My main objective for this profile paper is to find out which glue type is best to be used for electric motors. In this paper I shall try to look at most adhesives and at their properties, to match out and see which one would fit best in an electric motor. A practical experiment is also planned to try and produce some glue out of milk using its main protein - Casein. Different varieties shall be made of this glue and their strength will be compared with hobby glue, to see how strong this homemade glue actually is.
What is an adhesive?
An adhesive is a chemical compound that bonds two items together. Adhesives are unhardened solution of polymers. Adhesive sources may vary from either natural or synthetic sources. A natural adhesive would be the milk protein casein, whilst epoxy reactions account for the synthetic source. Adhesives have been used since the 1800's in Switzerland, when farmers found out that a sticky substance (casein) could be extracted from milk. Adhesives can be very strong, and are becoming increasingly important in modern construction and industry.
Adhesive bonding is a relatively new assembly technique where two materials are joint by an adhesive. The right adhesive must be chosen for the surfaces. Adhesives can be applied to any surface, even surfaces which differ in texture and material.
Adhesives are nowadays often used to replace traditional assembly techniques. Bolting and screwing would be examples of those, bolting and screwing may falter after a certain amount of time and using adhesives also removes the chance of metal fatigue.
Adhesives also carry less weight than the traditional bolts and screws, the joints also seem cleaner and adhesives also lets materials of different thickness to be assembled with each one another.
Though it brings a lot of positives with it, adhesives do have limitations, one of the limitations would be that the surface usually need to be treated beforehand before the glue can be applied. Also it is hard to inspect the quality of the bonded joints. The resistance of adhesives ( although improved significantly ) are still inferior when compared with bolts. Disassembly of parts which have been adheseved is more difficult, and one also has to keep tabs on the temperature and humidity when being applied.

▸ Excerpts from a dataset
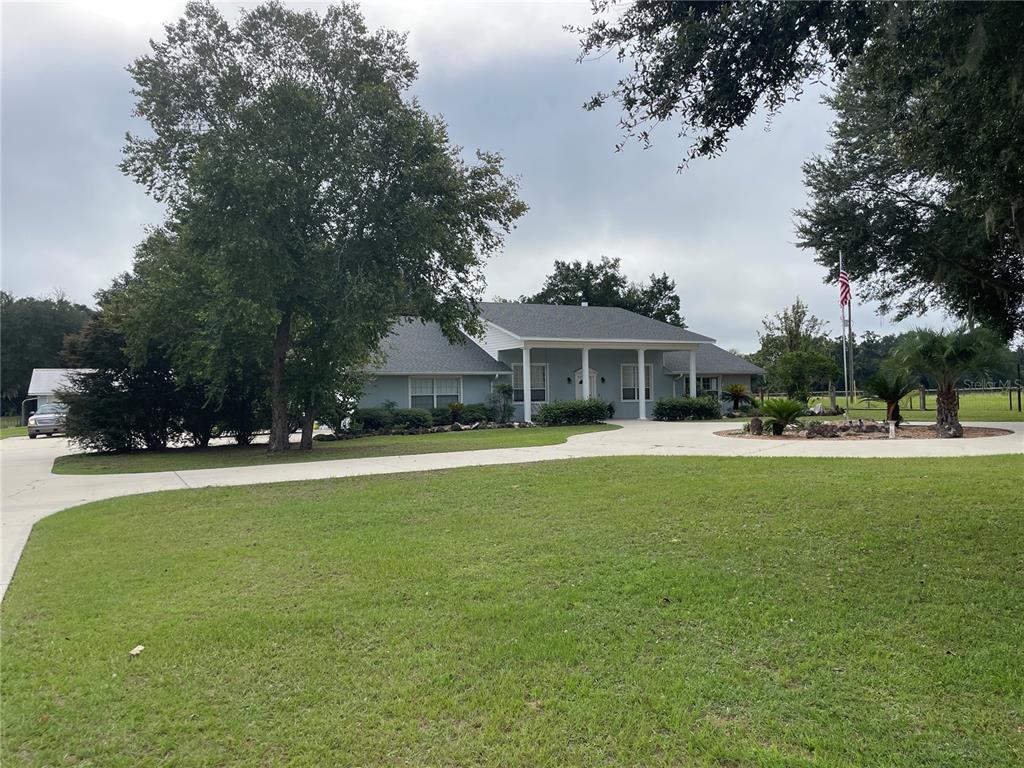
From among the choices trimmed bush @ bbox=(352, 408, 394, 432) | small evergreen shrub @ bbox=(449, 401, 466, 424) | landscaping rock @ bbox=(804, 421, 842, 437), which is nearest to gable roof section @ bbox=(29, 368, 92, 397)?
trimmed bush @ bbox=(352, 408, 394, 432)

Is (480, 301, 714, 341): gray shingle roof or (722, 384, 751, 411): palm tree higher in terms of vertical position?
(480, 301, 714, 341): gray shingle roof

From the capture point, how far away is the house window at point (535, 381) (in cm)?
2780

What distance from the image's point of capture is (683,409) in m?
27.0

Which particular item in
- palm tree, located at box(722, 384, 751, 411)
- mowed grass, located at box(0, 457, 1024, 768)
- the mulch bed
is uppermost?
palm tree, located at box(722, 384, 751, 411)

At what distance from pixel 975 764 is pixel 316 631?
346cm

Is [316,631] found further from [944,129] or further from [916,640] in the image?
[944,129]

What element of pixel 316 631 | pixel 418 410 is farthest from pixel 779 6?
pixel 418 410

▸ Prompt A
In the adhesives text, what milk protein is named as a natural adhesive?
▸ Prompt B
Reproduce the part of the adhesives text that begins at the words "What is an adhesive?" and ends after "texture and material.".

▸ Answer area A
Casein.

▸ Answer area B
What is an adhesive?
An adhesive is a chemical compound that bonds two items together. Adhesives are unhardened solution of polymers. Adhesive sources may vary from either natural or synthetic sources. A natural adhesive would be the milk protein casein, whilst epoxy reactions account for the synthetic source. Adhesives have been used since the 1800's in Switzerland, when farmers found out that a sticky substance (casein) could be extracted from milk. Adhesives can be very strong, and are becoming increasingly important in modern construction and industry.
Adhesive bonding is a relatively new assembly technique where two materials are joint by an adhesive. The right adhesive must be chosen for the surfaces. Adhesives can be applied to any surface, even surfaces which differ in texture and material.